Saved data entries

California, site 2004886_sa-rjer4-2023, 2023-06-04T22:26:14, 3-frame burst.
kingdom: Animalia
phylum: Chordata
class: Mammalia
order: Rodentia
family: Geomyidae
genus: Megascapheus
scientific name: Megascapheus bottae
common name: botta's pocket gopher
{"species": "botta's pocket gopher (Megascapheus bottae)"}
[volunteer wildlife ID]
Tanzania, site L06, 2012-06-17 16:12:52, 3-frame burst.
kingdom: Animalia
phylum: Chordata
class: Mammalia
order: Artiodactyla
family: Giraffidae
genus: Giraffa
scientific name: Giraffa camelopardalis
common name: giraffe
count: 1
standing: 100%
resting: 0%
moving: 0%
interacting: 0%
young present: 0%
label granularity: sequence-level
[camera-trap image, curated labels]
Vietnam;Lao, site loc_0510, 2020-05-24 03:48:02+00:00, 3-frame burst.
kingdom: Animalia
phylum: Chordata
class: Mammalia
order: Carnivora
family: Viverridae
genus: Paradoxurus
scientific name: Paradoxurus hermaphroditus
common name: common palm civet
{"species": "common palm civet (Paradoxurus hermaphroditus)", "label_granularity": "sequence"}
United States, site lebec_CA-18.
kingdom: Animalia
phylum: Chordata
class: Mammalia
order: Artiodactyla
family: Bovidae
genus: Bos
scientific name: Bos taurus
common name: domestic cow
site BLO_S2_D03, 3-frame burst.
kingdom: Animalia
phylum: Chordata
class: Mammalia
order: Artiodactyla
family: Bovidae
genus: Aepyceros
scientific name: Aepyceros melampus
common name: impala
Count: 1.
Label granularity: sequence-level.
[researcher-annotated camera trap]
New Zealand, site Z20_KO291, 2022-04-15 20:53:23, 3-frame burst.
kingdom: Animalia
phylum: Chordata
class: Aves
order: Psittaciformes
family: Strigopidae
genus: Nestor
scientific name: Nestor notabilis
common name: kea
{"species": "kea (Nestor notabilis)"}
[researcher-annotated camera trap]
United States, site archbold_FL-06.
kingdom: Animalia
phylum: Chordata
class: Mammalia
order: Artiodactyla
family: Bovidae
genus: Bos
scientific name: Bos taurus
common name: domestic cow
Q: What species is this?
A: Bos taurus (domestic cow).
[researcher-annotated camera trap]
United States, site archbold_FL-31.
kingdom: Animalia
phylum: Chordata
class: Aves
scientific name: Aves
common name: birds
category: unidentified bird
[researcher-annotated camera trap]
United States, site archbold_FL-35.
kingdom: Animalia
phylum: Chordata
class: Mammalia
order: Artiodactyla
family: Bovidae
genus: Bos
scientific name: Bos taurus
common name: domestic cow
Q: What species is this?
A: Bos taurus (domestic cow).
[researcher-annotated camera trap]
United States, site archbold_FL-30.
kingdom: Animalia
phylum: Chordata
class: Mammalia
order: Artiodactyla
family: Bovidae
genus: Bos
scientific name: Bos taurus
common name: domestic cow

== What is required ==
Please transcribe each of the entries, exactly as written.

== Solution to the exercise ==
California, site 2004886_sa-rjer4-2023, 2023-06-04T22:26:14, 3-frame burst.
kingdom: Animalia
phylum: Chordata
class: Mammalia
order: Rodentia
family: Geomyidae
genus: Megascapheus
scientific name: Megascapheus bottae
common name: botta's pocket gopher
{"species": "botta's pocket gopher (Megascapheus bottae)"}
[volunteer wildlife ID]
Tanzania, site L06, 2012-06-17 16:12:52, 3-frame burst.
kingdom: Animalia
phylum: Chordata
class: Mammalia
order: Artiodactyla
family: Giraffidae
genus: Giraffa
scientific name: Giraffa camelopardalis
common name: giraffe
count: 1
standing: 100%
resting: 0%
moving: 0%
interacting: 0%
young present: 0%
label granularity: sequence-level
[camera-trap image, curated labels]
Vietnam;Lao, site loc_0510, 2020-05-24 03:48:02+00:00, 3-frame burst.
kingdom: Animalia
phylum: Chordata
class: Mammalia
order: Carnivora
family: Viverridae
genus: Paradoxurus
scientific name: Paradoxurus hermaphroditus
common name: common palm civet
{"species": "common palm civet (Paradoxurus hermaphroditus)", "label_granularity": "sequence"}
United States, site lebec_CA-18.
kingdom: Animalia
phylum: Chordata
class: Mammalia
order: Artiodactyla
family: Bovidae
genus: Bos
scientific name: Bos taurus
common name: domestic cow
site BLO_S2_D03, 3-frame burst.
kingdom: Animalia
phylum: Chordata
class: Mammalia
order: Artiodactyla
family: Bovidae
genus: Aepyceros
scientific name: Aepyceros melampus
common name: impala
Count: 1.
Label granularity: sequence-level.
[researcher-annotated camera trap]
New Zealand, site Z20_KO291, 2022-04-15 20:53:23, 3-frame burst.
kingdom: Animalia
phylum: Chordata
class: Aves
order: Psittaciformes
family: Strigopidae
genus: Nestor
scientific name: Nestor notabilis
common name: kea
{"species": "kea (Nestor notabilis)"}
[researcher-annotated camera trap]
United States, site archbold_FL-06.
kingdom: Animalia
phylum: Chordata
class: Mammalia
order: Artiodactyla
family: Bovidae
genus: Bos
scientific name: Bos taurus
common name: domestic cow
Q: What species is this?
A: Bos taurus (domestic cow).
[researcher-annotated camera trap]
United States, site archbold_FL-31.
kingdom: Animalia
phylum: Chordata
class: Aves
scientific name: Aves
common name: birds
category: unidentified bird
[researcher-annotated camera trap]
United States, site archbold_FL-35.
kingdom: Animalia
phylum: Chordata
class: Mammalia
order: Artiodactyla
family: Bovidae
genus: Bos
scientific name: Bos taurus
common name: domestic cow
Q: What species is this?
A: Bos taurus (domestic cow).
[researcher-annotated camera trap]
United States, site archbold_FL-30.
kingdom: Animalia
phylum: Chordata
class: Mammalia
order: Artiodactyla
family: Bovidae
genus: Bos
scientific name: Bos taurus
common name: domestic cow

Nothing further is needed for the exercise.